Aujourd’hui en Europe

Aujourd'hui en Europe - 7 avril 2026

Giorgia Meloni, en déplacement en Arabie saoudite, s’est entretenue avec le prince héritier Mohammed ben Salmane, Avril 2026. Source : Gouvernement italien, licence CC-BY-NC-SA 3.0 IT Aujourd'hui en Europe - 7 avril 2026
Giorgia Meloni, en déplacement en Arabie saoudite, s’est entretenue avec le prince héritier Mohammed ben Salmane, Avril 2026. Source : Gouvernement italien, licence CC-BY-NC-SA 3.0 IT

Aujourd'hui en Europe est un journal consacré aux actualités européennes du jour, réalisé par la rédaction d'Euradio à Bruxelles. Avec Thomas Kox, Salomé Moinet, Mathilde Boht, Nicolas Le Guily, Manon Gendreau, Giona Melotto, et Ulrich Huygevelde.

Au programme:  

  • Nouvelles frappes en Iran: menaces de Trump et refus de cessez le feu 
  • Guerre en Ukraine : l’offensive contre l’or noir russe s’intensifie
  • Allemagne : des départs sous contrôle de l’armée 

On ouvre ce journal en Iran, où une sixième semaine de conflit s’est ouverte ce lundi sur des nouvelles menaces du président américain, qui a annoncé vouloir viser les infrastructures énergétiques et civiles du pays si le détroit d’Ormuz n’était pas ré-ouvert d’ici mardi. 

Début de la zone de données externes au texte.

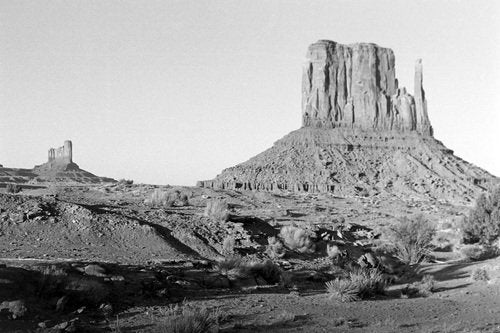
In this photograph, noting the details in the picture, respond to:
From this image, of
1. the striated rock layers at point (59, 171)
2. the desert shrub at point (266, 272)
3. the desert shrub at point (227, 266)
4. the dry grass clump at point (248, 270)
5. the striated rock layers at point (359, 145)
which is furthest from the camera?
the striated rock layers at point (59, 171)

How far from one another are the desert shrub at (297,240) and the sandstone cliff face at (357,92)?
8687 cm

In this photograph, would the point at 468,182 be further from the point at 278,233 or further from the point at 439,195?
the point at 278,233

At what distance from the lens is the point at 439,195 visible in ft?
291

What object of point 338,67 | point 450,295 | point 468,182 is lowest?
point 450,295

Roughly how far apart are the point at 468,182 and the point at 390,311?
3387 inches

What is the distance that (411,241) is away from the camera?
2953cm

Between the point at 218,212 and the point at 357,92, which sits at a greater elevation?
the point at 357,92

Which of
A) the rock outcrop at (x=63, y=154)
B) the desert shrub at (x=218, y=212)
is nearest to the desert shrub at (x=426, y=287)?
the desert shrub at (x=218, y=212)

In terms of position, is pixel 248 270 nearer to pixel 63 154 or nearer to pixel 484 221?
pixel 484 221

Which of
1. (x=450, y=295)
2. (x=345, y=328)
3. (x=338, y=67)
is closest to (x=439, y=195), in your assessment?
(x=338, y=67)

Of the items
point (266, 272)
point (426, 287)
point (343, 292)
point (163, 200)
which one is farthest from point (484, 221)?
Result: point (343, 292)

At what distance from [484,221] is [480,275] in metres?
15.0

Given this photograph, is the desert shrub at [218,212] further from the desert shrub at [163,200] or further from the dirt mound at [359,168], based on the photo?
the dirt mound at [359,168]

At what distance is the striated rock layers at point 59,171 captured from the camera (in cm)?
10942
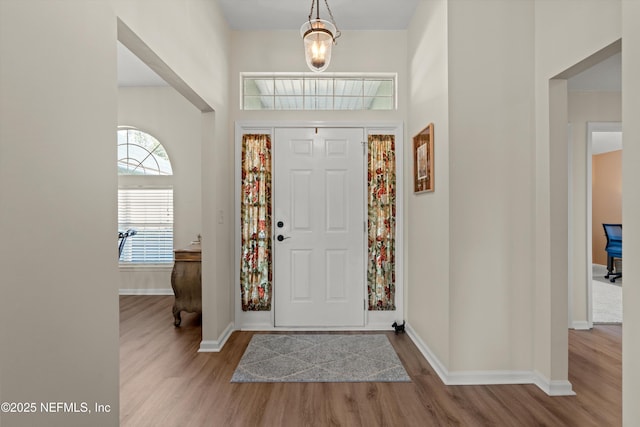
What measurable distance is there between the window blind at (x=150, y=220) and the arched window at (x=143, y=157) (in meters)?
0.28

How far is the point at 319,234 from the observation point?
143 inches

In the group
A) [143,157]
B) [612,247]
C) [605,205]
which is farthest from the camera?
[605,205]

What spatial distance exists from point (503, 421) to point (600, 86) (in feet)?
12.1

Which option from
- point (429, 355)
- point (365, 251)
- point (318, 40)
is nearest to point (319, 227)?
point (365, 251)

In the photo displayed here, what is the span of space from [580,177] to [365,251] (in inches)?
100

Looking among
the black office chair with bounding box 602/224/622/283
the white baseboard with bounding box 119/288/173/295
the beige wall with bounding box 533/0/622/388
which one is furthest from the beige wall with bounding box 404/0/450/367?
the black office chair with bounding box 602/224/622/283

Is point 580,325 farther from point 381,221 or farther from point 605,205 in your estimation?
point 605,205

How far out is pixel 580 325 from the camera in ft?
12.1

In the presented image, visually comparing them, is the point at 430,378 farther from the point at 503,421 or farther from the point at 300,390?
the point at 300,390

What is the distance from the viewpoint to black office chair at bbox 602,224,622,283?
6263 millimetres

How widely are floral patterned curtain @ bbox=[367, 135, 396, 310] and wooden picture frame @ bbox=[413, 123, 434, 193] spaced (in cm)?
39

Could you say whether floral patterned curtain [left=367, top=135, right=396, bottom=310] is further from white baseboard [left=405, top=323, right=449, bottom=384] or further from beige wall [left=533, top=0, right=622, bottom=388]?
beige wall [left=533, top=0, right=622, bottom=388]

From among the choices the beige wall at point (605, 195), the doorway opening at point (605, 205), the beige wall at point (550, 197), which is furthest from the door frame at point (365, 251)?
the beige wall at point (605, 195)

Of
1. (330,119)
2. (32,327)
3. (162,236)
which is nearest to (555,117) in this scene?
(330,119)
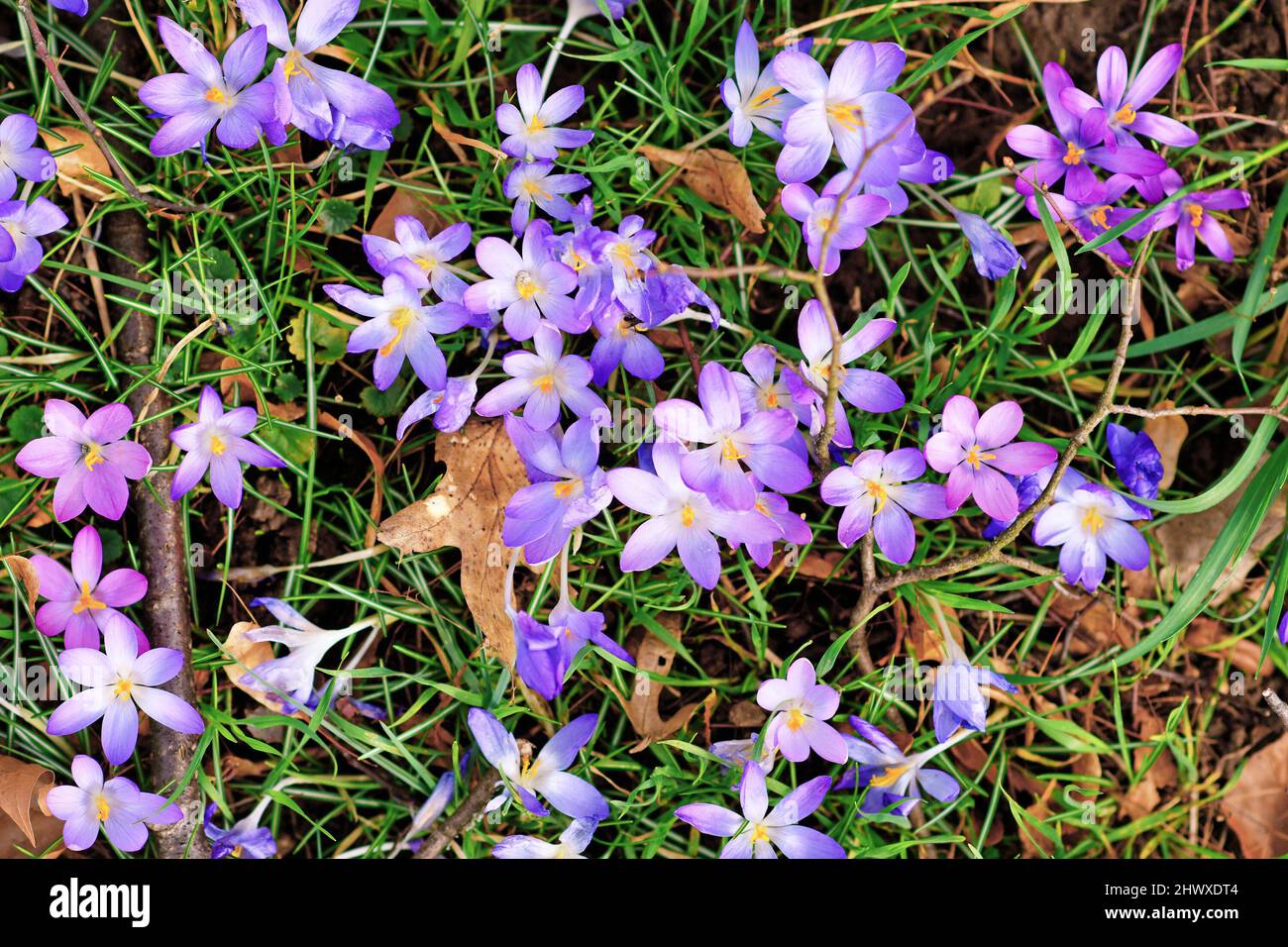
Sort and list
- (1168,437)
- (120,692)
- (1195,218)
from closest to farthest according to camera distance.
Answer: (120,692), (1195,218), (1168,437)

Oui Donald Trump s’est montré particulièrement virulent ce dimanche sur son réseau Truth Social, en y déclarant que mardi serait le “Power Plant Day, and Bridge Day, all wrapped up in one” en Iran. Avec une rhétorique particulièrement agressive et des menaces de représailles dévastatrices, le président américain a de nouveau posé un ultimatum pour que l’Iran ré-ouvre le détroit d’Ormuz avant lundi, un délai entre-temps déjà repoussé à mardi 2h du matin. Pour rappel, l’Iran limite très fortement le trafic maritime dans le détroit, provoquant une flambée mondiale de 65% des prix du pétrole, selon la référence Brent.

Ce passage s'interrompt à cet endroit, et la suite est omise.